By L.A. Williams
Christian Action League
July 13, 2023
Efforts to legalize marijuana for medicinal purposes may be up in smoke for this session of the N.C. Legislature, according to a statement issued by House Speaker Tim Moore (R-Cleveland) on Tuesday. Although the upper chamber passed Senate Bill 3, euphemistically dubbed the Compassionate Care Act, in February, the bill languished in the House, where it failed to win over a majority of Republicans. Moore said the House Republican Caucus has a rule requiring more than half of its members to support a bill before it can be brought to the House floor regardless of whether it could easily pass with Democratic support. He doesn’t see that happening in this case.
The Rev. Mark Creech, executive director of the Christian Action League, commended the GOP members who held strong against unrelenting pressure to approve the measure and said they represent what is best about being a good lawmaker.
“We must admit, according to many polls, public support for marijuana legalization is relatively high,” Creech said. “However, lawmakers in North Carolina who stand in opposition are demonstrating that while majority opinion or popular demand holds value, effective leadership requires considering the long-term consequences, potential pitfalls, and weighing a variety of factors beyond just public opinion.”
He said good governance involves making informed decisions that prioritize the overarching well-being of society, rather than simply satisfying transient desires.
“It cannot be said enough – smoked marijuana is not medicine. Although the anecdotal evidence of its effectiveness for various catastrophic ailments is seemingly limitless, the scientific evidence is paltry at best,” he added. “Moreover, researchers and physicians who published their concerns about smoked marijuana in various medical journals have cautioned again and again that medications – genuine treatments that are safe and efficacious – are not and cannot be subject to a vote, whether that of a lawmaker or via the ballot box. Medicine is not determined by popular demand.”
Some of the anecdotal evidence presented to lawmakers this session included testimony from one of their own. Sen. Bill Rabon (R-Brunswick) credits the psychoactive drug with helping him to survive the nausea associated with chemotherapy treatments during his 1999 battle with colon cancer. Rabon is so passionate about the issue, he recently attached an amendment to an unrelated House bill to make its passage contingent on the House approving SB3. Even that parliamentary tactic didn’t move the bill forward.
Creech said what many folks who tout marijuana as a help for nausea during cancer treatment may not know is that use of the drug has been linked to some types of cancer. According to the Centers for Disease Control and Prevention, smoked marijuana delivers not only THC and other cannabinoids to the body, but it also delivers many of the same toxins and carcinogens found in tobacco smoke, which are harmful to the lungs and cardiovascular system. Equally concerning, research reported in Sage Journals shows that “marijuana use may still be linked to an increased risk of addiction, mental health disorders, certain types of cancer, impaired learning, and lower lifetime achievement.”

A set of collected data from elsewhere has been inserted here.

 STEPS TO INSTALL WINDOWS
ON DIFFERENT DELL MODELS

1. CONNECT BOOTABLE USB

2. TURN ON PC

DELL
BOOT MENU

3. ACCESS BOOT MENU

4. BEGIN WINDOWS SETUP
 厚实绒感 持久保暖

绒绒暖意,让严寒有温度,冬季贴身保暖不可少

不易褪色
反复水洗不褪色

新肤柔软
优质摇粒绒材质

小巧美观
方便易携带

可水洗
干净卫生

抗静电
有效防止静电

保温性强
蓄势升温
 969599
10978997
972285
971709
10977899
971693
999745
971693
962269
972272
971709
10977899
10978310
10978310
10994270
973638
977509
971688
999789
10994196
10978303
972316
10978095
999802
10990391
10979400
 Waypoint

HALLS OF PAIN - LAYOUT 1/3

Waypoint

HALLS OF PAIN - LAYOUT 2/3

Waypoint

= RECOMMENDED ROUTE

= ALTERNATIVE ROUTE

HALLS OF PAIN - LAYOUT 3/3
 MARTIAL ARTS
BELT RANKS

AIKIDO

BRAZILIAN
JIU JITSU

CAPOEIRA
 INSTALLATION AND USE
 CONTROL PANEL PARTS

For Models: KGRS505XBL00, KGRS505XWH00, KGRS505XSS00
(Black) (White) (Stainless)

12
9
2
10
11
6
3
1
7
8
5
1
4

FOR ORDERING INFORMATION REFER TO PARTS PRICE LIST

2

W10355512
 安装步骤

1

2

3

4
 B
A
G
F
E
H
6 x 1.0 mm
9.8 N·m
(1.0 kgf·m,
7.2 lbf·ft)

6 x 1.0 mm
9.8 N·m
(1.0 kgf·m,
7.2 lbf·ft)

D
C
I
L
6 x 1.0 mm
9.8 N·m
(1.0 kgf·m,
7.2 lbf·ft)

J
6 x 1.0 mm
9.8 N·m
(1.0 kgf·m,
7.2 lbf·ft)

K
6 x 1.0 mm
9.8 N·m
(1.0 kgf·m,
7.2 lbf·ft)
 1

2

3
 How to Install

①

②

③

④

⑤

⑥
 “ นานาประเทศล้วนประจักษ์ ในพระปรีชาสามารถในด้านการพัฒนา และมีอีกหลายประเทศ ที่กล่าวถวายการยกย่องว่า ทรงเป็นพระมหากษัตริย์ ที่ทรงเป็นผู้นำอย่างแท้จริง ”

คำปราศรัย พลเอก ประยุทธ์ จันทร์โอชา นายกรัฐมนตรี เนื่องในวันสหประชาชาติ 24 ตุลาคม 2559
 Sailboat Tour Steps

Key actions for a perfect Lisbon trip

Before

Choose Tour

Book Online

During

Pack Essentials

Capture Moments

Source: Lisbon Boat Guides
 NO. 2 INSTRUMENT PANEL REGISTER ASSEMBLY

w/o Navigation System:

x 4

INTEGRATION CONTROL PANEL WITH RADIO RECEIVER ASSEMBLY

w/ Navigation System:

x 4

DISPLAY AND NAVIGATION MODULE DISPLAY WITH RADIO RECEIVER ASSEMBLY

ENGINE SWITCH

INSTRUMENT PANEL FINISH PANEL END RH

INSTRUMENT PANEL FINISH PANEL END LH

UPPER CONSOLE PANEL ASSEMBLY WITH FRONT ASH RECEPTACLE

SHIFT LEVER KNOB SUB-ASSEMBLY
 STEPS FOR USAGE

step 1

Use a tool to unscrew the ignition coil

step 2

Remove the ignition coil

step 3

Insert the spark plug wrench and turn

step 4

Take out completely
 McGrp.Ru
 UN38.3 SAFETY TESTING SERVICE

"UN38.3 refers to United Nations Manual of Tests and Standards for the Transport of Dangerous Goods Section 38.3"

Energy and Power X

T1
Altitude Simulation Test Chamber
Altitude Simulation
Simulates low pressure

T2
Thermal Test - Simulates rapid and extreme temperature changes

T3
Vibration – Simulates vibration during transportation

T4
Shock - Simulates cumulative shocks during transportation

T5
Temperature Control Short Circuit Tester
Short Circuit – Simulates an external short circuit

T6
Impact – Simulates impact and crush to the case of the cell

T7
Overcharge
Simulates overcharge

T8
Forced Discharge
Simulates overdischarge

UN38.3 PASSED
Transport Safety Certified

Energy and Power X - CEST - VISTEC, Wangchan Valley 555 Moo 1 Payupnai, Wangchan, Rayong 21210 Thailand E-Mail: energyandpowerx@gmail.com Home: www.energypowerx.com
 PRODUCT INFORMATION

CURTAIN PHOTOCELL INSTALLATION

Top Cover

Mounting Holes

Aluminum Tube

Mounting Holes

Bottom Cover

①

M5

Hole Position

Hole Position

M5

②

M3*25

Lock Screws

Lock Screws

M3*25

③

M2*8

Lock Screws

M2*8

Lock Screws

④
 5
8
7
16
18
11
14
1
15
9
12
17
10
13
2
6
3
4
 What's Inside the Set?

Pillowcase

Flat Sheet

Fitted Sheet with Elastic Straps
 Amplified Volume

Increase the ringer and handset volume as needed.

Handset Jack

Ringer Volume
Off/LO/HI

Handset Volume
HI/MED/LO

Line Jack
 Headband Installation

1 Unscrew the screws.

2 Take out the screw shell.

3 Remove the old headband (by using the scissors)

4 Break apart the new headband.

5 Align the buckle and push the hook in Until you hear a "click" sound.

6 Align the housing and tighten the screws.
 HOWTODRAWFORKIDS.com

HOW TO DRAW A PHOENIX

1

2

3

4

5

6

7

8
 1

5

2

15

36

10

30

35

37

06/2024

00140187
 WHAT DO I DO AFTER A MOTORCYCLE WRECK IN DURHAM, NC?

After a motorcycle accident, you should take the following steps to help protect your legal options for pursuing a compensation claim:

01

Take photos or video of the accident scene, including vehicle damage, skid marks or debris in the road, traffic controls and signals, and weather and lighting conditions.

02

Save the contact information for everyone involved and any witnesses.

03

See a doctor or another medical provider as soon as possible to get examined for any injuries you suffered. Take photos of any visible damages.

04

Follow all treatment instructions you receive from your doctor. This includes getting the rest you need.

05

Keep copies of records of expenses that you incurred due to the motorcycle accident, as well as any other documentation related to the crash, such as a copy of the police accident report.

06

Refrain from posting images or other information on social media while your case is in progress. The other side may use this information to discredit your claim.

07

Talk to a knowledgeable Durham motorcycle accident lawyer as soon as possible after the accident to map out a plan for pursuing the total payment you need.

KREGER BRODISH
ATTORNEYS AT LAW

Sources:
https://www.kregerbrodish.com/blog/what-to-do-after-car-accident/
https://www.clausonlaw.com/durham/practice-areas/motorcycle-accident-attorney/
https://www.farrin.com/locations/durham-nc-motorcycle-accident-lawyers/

Smart Approaches to Marijuana (SAM) celebrated the fact that lawmakers have not approved SB3.
“Marijuana isn’t medicine. It’s not approved to treat any illness. So-called medical marijuana is the industry’s way of getting a foothold in a state that they can then use to create an open THC drug market,” Luke Niforatos, executive vice president of the organization, told the media. He pointed to Altria, the largest tobacco company in the U.S. and a huge investor in the marijuana industry.
“They’re the ones that are leading the charge to legalize marijuana in many states,” Niforatos said. He called medical marijuana “a ploy by an addiction industry to get legal and get more people hooked on their drugs.”
Despite the success opponents have had in stopping Senate Bill 3 this session, Creech is well aware that the legislation will likely pop up again in the next session of the Legislature. He adds opponents of so-called medical marijuana must also be vigilant on this issue until the end of session.
“Although it appears from what the House leadership is saying the danger has passed for now. It has been my experience as a lobbyist that things can turn on a dime. It’s never over until the last note of the opera is sung. At the present, the opera troupe is still in performance, and we can afford to take nothing for granted,” said Creech. “There are not many public policy success stories of turning the tide backward once some ill has been destigmatized, normalized. There is no better way to make marijuana, which is a harmful drug, more appealing and worthy of legalization than the ruse which advocates it as medicine.”